Es dauerte aber nur ein geringes, da ward Gottes Tag wach hinter dem Walde, die Palmen brannten im goldenen Rot der Frühe und funkelten wie Fackeln in den Strom. Blutig brach die Sonne auf, die feurige Wunde im Osten. Da erhob sich Virata, legte das Gewand ab, trat zum Strome, die Hände über dem Haupte erhoben, und neigte sich betend vor Gottes leuchtendem Auge; dann stieg er nieder in den Strom zur heiligen Waschung, und das Blut floß ab von seinen Händen. Nun aber das Licht in weißer Welle sein Haupt anrührte, trat er zurück an das Ufer, hüllte sich in sein Gewand und ging hellen Antlitzes wieder zum Zelte, die Taten der Nacht im Morgen zu beschauen. Schreck in den Zügen starr bewahrend, aufgesperrten Auges und zerrissener Gebärde lagen die Toten: mit gespellter Stirne der Widerkönig und mit aufgestoßener Brust der Ungetreue, der vordem Heerführer gewesen im Lande der Birwagher. Virata schloß ihnen die Augen und schritt weiter, die andern zu sehen, die er im Schlafe geschlagen. Sie lagen, noch halb verhüllt von ihren Matten, zweier Antlitz ließen ihn fremd, es waren Sklaven des Verführers aus dem Südland mit wolligem Haar und von schwarzem Gesicht.
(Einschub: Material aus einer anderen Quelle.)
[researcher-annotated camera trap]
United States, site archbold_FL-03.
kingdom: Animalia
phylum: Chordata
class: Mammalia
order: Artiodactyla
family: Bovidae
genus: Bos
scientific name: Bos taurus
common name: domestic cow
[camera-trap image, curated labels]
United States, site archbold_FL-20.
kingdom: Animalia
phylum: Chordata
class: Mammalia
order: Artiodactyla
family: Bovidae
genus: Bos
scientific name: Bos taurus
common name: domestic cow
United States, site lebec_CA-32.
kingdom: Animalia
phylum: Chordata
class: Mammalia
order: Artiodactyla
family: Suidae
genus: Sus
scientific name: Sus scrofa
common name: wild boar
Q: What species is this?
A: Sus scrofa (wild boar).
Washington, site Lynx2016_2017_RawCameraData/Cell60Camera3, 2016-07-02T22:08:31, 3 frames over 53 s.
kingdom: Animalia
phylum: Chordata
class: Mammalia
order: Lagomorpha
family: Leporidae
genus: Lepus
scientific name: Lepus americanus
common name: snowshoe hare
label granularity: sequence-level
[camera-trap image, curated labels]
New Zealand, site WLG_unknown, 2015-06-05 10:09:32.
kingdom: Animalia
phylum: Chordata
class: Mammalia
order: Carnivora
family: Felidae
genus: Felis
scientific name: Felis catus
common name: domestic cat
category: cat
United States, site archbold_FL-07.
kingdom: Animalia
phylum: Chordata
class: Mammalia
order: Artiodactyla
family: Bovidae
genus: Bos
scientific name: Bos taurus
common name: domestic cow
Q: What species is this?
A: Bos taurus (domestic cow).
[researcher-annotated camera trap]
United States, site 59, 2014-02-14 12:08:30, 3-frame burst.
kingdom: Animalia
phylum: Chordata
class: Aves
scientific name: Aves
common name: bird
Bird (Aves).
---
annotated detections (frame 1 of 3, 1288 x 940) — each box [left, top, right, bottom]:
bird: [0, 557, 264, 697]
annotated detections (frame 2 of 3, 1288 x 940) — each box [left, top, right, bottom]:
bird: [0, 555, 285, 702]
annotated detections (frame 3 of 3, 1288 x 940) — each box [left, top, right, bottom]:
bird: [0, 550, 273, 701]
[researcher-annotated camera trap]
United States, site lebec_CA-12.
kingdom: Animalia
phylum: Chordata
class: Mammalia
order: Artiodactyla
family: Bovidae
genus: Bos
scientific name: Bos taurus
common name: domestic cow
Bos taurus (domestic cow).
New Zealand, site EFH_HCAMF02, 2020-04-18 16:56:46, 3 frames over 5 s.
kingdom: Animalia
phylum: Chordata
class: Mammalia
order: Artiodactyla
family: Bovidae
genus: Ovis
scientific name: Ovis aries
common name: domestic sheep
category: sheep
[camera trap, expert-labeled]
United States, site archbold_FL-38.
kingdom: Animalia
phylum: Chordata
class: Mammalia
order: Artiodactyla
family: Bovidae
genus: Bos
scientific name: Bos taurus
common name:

Da er aber des letzten Antlitz zu sich wandte, ward es ihm dunkel vor den Blicken, denn sein älterer Bruder Belangur, der Fürst der Gebirge, war dies, den jener zur Hilfe gezogen und den er nächtens unwissend erschlagen mit eigener Hand. Zuckend beugte er sich nieder zu des Hingekrümmten Herzen. Aber es schlug nicht mehr, starr standen die offenen Augen des Erschlagenen, und ihre schwarzen Kugeln bohrten sich ihm bis ins Herz. Da ward Viratas Atem ganz klein, und wie ein Abgestorbener saß er zwischen den Toten, abgewandten Blicks, daß nicht das starre Auge jenes, den seine Mutter vor ihm geboren, ihn anklage um seiner Tat willen.